**Задание:** Перепишите приведённый ниже отрывок о потерянных вещах полностью, без единого изменения.

В те времена единый проездной билет был с фотографией владельца, из-за чего приходилось часто сниматься на фото 3х4 см.

– Но я его только что сдал в кассу. Теперь вам придётся ехать на «Комсомольскую» и там получить его в камере хранения, – добавил он с сожалением.

Когда я туда приехала, то поразилась обилию и разнообразию вещей, которые люди теряют в метро. Полки камеры хранения были забиты вещами. Чего там только не было! Особенно много было сумок всех размеров. А за деньгами мне пришлось ехать в другое место, где мне их вернули все до копейки.

Однажды летом я поздно вечером звонила из телефона-автомата, стоявшего у Малого театра. Отзвонив, пошла на троллейбусную остановку, которая была за Петровским Пассажем. Вскочила в троллейбус, полезла в сумку и обнаружила, что кошелёк-то я оставила на полочке у телефона! Жалко было и хорошего кошелька, и трёх рублей, которые были в нём. Решила вернуться. Может быть, он там ещё лежит, время позднее – двенадцатый час ночи, народу мало. На следующей остановке сошла, пешком вернулась назад. Подхожу к телефону-автомату и вижу около него симпатичную, хорошо одетую женщину лет тридцати пяти. Говорю:

– Здесь на полочке я кошелёк забыла. Вы его не видели?

Она весело засмеялась:

– Ну наконец-то! Я вас уже полчаса дожидаюсь! Ещё немного, и ушла бы!

– Спасибо вам большое! Это были, как всегда, последние три рубля!

– Я почему-то так и подумала.

Всю жизнь мне помнится эта славная женщина, поздно вечером одиноко стоящая с чужим кошельком, дожидаясь незнакомую ей растеряху! Почему я пишу об этих неравнодушных людях? Потому, что мне кажется, они были приметой времени. Того времени, которое сейчас принято ругать в хвост и гриву! Не воры, а именно такие люди! А воры и жулики всех мастей и калибров – примета нынешнего времени!

**Данные:**

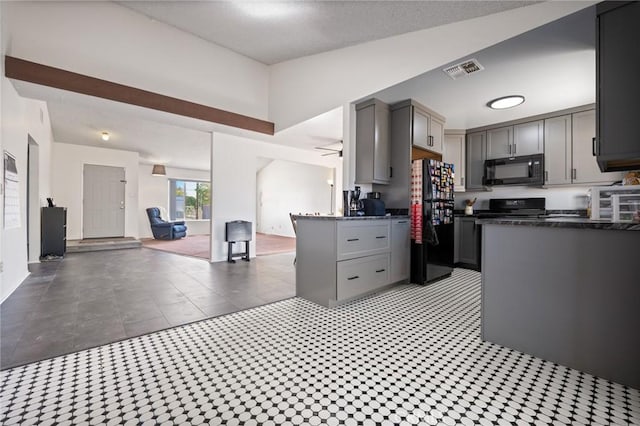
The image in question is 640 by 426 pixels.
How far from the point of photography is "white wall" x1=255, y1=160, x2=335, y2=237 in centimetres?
895

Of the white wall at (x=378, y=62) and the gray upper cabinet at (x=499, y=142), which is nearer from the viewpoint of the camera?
Result: the white wall at (x=378, y=62)

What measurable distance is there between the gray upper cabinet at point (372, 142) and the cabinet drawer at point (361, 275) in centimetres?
106

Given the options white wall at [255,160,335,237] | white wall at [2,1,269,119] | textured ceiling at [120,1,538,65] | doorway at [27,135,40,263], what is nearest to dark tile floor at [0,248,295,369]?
doorway at [27,135,40,263]

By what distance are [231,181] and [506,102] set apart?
15.2ft

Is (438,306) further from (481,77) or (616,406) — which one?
(481,77)

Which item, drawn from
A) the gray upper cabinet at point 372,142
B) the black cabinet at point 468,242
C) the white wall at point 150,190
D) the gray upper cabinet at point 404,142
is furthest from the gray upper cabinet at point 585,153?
the white wall at point 150,190

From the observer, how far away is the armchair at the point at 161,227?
8.55 m

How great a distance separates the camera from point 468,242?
456 cm

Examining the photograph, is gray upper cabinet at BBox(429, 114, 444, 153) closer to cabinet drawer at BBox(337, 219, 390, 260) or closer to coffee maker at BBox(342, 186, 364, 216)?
coffee maker at BBox(342, 186, 364, 216)

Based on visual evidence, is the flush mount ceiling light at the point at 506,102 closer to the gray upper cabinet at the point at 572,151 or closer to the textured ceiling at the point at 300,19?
the gray upper cabinet at the point at 572,151

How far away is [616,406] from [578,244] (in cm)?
85

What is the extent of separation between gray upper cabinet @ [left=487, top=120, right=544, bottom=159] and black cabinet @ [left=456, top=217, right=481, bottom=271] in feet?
3.93

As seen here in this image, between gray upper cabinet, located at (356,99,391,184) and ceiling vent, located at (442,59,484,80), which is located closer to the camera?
ceiling vent, located at (442,59,484,80)

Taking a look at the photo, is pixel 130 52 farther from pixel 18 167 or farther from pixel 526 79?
pixel 526 79
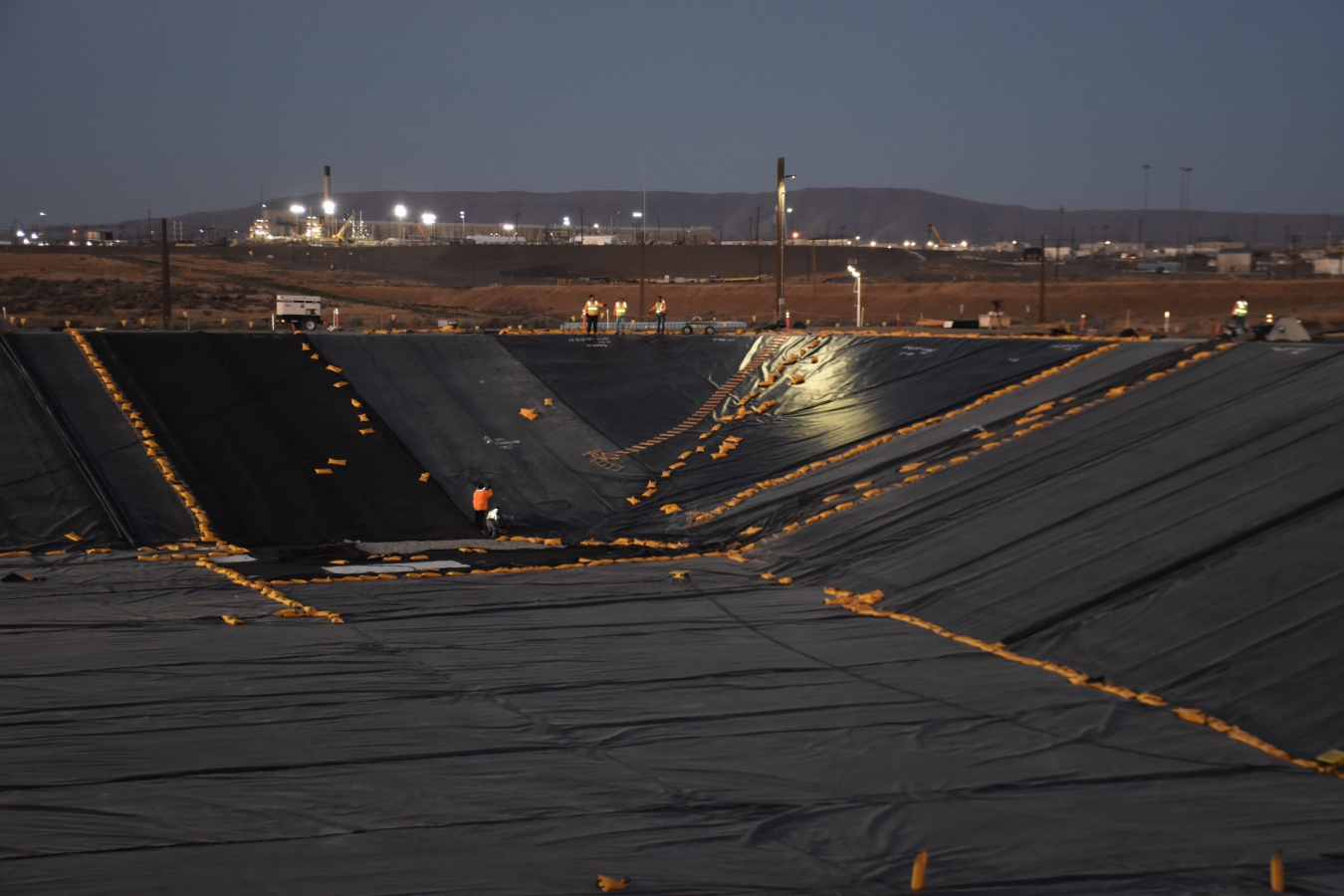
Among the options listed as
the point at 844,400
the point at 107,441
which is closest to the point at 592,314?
the point at 844,400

**Место для ответа:**
В те времена единый проездной билет был с фотографией владельца, из-за чего приходилось часто сниматься на фото 3х4 см.

– Но я его только что сдал в кассу. Теперь вам придётся ехать на «Комсомольскую» и там получить его в камере хранения, – добавил он с сожалением.

Когда я туда приехала, то поразилась обилию и разнообразию вещей, которые люди теряют в метро. Полки камеры хранения были забиты вещами. Чего там только не было! Особенно много было сумок всех размеров. А за деньгами мне пришлось ехать в другое место, где мне их вернули все до копейки.

Однажды летом я поздно вечером звонила из телефона-автомата, стоявшего у Малого театра. Отзвонив, пошла на троллейбусную остановку, которая была за Петровским Пассажем. Вскочила в троллейбус, полезла в сумку и обнаружила, что кошелёк-то я оставила на полочке у телефона! Жалко было и хорошего кошелька, и трёх рублей, которые были в нём. Решила вернуться. Может быть, он там ещё лежит, время позднее – двенадцатый час ночи, народу мало. На следующей остановке сошла, пешком вернулась назад. Подхожу к телефону-автомату и вижу около него симпатичную, хорошо одетую женщину лет тридцати пяти. Говорю:

– Здесь на полочке я кошелёк забыла. Вы его не видели?

Она весело засмеялась:

– Ну наконец-то! Я вас уже полчаса дожидаюсь! Ещё немного, и ушла бы!

– Спасибо вам большое! Это были, как всегда, последние три рубля!

– Я почему-то так и подумала.

Всю жизнь мне помнится эта славная женщина, поздно вечером одиноко стоящая с чужим кошельком, дожидаясь незнакомую ей растеряху! Почему я пишу об этих неравнодушных людях? Потому, что мне кажется, они были приметой времени. Того времени, которое сейчас принято ругать в хвост и гриву! Не воры, а именно такие люди! А воры и жулики всех мастей и калибров – примета нынешнего времени!